»»

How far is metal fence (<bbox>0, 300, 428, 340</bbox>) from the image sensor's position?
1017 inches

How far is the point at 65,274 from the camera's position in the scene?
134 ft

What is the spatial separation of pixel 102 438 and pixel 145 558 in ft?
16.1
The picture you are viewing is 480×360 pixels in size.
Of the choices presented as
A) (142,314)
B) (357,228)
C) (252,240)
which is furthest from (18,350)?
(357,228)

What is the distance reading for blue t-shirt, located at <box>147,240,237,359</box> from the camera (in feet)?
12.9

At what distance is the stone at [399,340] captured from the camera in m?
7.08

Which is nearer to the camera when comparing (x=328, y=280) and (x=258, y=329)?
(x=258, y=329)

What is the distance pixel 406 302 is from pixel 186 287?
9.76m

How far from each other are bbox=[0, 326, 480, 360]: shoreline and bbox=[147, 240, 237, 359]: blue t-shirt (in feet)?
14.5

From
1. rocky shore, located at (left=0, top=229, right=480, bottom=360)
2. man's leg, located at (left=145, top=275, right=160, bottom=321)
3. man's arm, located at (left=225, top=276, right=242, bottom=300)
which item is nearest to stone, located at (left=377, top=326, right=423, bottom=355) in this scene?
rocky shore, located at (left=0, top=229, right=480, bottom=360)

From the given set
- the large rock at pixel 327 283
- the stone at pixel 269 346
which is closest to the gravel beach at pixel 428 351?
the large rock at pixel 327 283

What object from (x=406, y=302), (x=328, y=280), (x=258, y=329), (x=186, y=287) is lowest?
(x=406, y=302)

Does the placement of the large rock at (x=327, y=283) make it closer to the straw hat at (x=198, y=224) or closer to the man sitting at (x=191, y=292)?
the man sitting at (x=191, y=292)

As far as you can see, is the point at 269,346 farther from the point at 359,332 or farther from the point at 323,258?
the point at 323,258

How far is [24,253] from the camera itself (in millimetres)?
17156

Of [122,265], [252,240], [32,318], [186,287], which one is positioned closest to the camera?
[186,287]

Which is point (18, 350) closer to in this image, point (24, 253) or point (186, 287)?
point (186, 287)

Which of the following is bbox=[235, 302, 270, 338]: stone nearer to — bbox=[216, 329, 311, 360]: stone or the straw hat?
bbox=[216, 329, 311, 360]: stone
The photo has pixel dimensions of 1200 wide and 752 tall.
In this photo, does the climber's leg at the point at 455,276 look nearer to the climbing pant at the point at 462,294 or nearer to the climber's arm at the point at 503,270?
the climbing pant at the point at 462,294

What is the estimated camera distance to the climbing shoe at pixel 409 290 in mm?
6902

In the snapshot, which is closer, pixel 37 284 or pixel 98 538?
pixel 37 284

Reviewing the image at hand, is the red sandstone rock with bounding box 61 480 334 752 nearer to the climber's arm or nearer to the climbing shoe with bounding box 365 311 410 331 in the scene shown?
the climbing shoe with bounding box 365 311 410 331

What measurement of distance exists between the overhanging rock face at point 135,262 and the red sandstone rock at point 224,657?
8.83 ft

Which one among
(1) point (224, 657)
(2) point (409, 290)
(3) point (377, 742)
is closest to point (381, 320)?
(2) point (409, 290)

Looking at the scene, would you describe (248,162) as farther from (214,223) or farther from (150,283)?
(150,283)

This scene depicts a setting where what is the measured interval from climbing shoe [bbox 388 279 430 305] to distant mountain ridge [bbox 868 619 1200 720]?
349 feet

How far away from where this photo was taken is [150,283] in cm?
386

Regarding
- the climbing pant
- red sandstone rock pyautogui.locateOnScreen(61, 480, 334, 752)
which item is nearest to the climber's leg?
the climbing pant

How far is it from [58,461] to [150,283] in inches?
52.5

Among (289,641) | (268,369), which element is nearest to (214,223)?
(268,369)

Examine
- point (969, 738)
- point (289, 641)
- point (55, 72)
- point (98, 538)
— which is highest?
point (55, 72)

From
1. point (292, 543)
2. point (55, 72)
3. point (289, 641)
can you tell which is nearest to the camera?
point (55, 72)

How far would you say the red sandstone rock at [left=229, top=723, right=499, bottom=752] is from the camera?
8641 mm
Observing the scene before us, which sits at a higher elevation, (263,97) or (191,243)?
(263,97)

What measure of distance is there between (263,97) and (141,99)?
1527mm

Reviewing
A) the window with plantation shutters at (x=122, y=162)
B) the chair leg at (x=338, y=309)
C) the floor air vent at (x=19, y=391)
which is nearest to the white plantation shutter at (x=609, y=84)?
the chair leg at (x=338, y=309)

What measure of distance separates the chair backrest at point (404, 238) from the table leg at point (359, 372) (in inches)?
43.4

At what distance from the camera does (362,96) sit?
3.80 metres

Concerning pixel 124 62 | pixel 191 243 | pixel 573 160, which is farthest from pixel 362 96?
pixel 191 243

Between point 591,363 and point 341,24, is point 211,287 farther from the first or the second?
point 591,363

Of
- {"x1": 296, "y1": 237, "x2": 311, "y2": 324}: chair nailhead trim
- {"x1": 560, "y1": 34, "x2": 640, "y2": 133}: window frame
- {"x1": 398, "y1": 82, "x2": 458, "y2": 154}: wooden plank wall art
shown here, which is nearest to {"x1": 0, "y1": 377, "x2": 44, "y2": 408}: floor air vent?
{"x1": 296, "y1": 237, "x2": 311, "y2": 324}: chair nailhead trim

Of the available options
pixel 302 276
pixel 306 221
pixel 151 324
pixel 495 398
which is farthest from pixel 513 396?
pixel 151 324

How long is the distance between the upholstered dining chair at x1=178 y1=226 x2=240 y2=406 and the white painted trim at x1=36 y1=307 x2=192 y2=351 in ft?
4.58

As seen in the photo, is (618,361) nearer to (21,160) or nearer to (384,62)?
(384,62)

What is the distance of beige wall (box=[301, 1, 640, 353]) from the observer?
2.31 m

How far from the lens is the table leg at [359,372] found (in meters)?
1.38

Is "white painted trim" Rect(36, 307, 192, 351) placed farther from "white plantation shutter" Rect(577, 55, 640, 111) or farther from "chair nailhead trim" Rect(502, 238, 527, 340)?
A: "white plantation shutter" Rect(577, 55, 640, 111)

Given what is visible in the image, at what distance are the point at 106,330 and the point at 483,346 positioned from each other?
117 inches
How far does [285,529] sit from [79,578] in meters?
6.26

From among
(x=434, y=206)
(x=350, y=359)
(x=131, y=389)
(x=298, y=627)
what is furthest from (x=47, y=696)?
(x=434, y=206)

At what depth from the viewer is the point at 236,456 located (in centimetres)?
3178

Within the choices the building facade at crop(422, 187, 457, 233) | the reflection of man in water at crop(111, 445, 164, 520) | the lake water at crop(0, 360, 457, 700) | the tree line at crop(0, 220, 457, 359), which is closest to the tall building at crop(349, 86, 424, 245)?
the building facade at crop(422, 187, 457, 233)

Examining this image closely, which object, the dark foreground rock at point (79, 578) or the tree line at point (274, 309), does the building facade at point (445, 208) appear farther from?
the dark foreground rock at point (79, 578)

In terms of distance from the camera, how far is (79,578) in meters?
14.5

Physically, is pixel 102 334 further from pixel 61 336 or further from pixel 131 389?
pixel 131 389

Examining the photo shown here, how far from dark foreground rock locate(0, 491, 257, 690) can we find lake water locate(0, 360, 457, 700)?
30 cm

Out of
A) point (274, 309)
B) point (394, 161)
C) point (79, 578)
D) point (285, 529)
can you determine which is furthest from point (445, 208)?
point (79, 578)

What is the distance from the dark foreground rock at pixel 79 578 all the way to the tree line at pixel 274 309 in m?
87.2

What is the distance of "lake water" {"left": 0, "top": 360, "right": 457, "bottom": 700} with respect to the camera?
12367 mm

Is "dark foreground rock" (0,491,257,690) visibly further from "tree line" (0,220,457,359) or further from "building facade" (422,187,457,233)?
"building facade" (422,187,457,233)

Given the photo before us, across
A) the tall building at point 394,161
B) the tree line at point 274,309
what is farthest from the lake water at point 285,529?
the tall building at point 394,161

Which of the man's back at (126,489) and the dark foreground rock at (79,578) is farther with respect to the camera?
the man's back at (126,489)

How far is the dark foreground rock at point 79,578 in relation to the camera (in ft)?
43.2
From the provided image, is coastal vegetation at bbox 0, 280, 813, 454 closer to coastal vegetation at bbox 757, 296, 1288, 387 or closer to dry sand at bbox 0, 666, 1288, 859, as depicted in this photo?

««

*Directions*.
Repeat, without change, each line of the data above from the one that contains "Examining this image" through the final line, counting both.

*Result for this task*.
Examining this image closely, which object, the dark foreground rock at point (79, 578) or the tree line at point (274, 309), does the building facade at point (445, 208) appear farther from?
the dark foreground rock at point (79, 578)

In terms of distance from the camera, how far is (79,578) in meters?
14.5

Physically, is pixel 102 334 further from pixel 61 336 or further from pixel 131 389?
pixel 131 389

Examining the photo shown here, how far from dark foreground rock locate(0, 491, 257, 690) can we find lake water locate(0, 360, 457, 700)?
30 cm

Out of
A) point (274, 309)
B) point (394, 161)
C) point (79, 578)
D) point (285, 529)
can you determine which is furthest from point (445, 208)?
point (79, 578)

What is the distance from the dark foreground rock at pixel 79 578 all the way to the tree line at pixel 274 309 in m?
87.2

What is the distance of "lake water" {"left": 0, "top": 360, "right": 457, "bottom": 700} with respect to the camera?
12367 mm

Is "dark foreground rock" (0,491,257,690) visibly further from "tree line" (0,220,457,359) or further from "building facade" (422,187,457,233)?
"building facade" (422,187,457,233)

Given the photo before us, across
A) the tall building at point 394,161
B) the tree line at point 274,309
what is farthest from the lake water at point 285,529?
the tall building at point 394,161

Which of the man's back at (126,489) and the dark foreground rock at (79,578) is farther with respect to the camera?
the man's back at (126,489)

How far is the dark foreground rock at point 79,578 in relation to the camera (in ft)?
43.2
From the provided image, is coastal vegetation at bbox 0, 280, 813, 454 closer to coastal vegetation at bbox 757, 296, 1288, 387 or closer to dry sand at bbox 0, 666, 1288, 859, as depicted in this photo?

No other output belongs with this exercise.